Instructions to follow
Look through the entries below for the line with "Techland: Studio dementiert" and the line with "Clarks Sillian Bella", then give again exactly those two lines and all lines between them, minus the pictures.
::: Source material
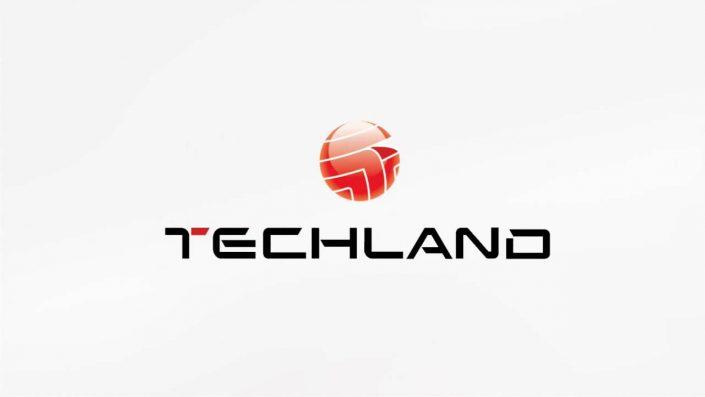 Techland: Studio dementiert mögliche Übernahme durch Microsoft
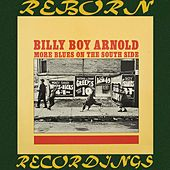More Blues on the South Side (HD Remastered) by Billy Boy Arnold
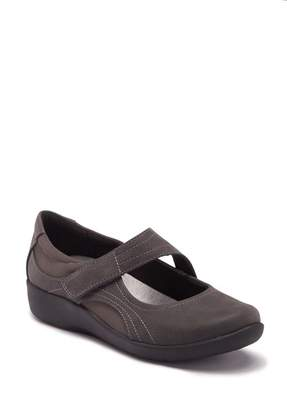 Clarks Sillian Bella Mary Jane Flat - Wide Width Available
::::::
::: Source material
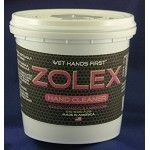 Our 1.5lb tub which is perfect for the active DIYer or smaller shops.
::::::
::: Source material
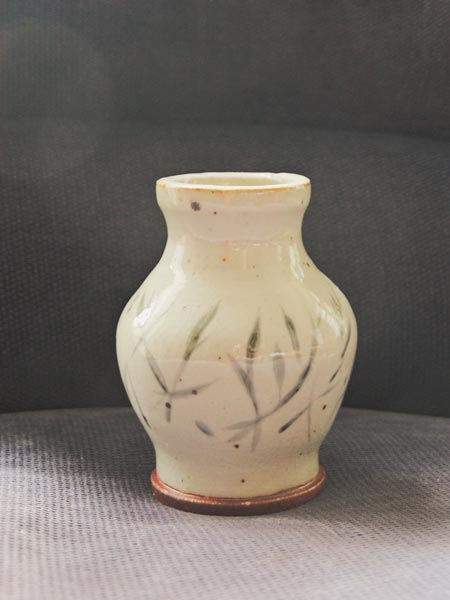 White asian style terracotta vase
::::::
Result
 Techland: Studio dementiert mögliche Übernahme durch Microsoft
More Blues on the South Side (HD Remastered) by Billy Boy Arnold
 Clarks Sillian Bella Mary Jane Flat - Wide Width Available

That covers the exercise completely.